DIRECTIONS FOR THIS TASK: All lines in the material containing the word "asymmetry" need to be copied.

INPUT:
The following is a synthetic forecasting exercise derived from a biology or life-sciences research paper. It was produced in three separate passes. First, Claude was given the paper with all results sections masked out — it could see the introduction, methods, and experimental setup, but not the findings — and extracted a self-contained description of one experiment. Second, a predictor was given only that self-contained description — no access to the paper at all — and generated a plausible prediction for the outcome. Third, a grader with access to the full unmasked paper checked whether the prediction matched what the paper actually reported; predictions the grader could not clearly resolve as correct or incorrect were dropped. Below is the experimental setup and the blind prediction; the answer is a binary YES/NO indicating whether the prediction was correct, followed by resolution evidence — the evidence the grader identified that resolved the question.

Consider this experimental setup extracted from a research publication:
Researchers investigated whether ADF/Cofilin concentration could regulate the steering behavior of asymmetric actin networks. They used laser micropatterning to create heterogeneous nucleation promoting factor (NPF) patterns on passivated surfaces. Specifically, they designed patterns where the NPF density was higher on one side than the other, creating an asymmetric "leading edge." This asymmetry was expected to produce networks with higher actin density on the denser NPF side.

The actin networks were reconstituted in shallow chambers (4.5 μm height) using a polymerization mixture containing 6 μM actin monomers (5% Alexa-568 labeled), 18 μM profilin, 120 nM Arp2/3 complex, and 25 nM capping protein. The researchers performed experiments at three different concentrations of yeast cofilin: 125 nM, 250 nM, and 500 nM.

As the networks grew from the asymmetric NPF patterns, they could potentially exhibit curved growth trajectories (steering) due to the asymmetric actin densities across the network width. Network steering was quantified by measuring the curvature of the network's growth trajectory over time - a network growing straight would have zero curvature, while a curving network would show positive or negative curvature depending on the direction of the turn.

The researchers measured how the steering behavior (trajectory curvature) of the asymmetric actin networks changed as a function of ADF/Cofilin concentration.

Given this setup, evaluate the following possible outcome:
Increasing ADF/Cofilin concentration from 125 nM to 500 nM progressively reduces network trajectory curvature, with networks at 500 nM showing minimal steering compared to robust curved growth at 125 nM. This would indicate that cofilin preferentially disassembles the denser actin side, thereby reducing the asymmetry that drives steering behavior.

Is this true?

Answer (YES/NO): NO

ANSWER FOR THE TASK:
Researchers investigated whether ADF/Cofilin concentration could regulate the steering behavior of asymmetric actin networks. They used laser micropatterning to create heterogeneous nucleation promoting factor (NPF) patterns on passivated surfaces. Specifically, they designed patterns where the NPF density was higher on one side than the other, creating an asymmetric "leading edge." This asymmetry was expected to produce networks with higher actin density on the denser NPF side.
Increasing ADF/Cofilin concentration from 125 nM to 500 nM progressively reduces network trajectory curvature, with networks at 500 nM showing minimal steering compared to robust curved growth at 125 nM. This would indicate that cofilin preferentially disassembles the denser actin side, thereby reducing the asymmetry that drives steering behavior.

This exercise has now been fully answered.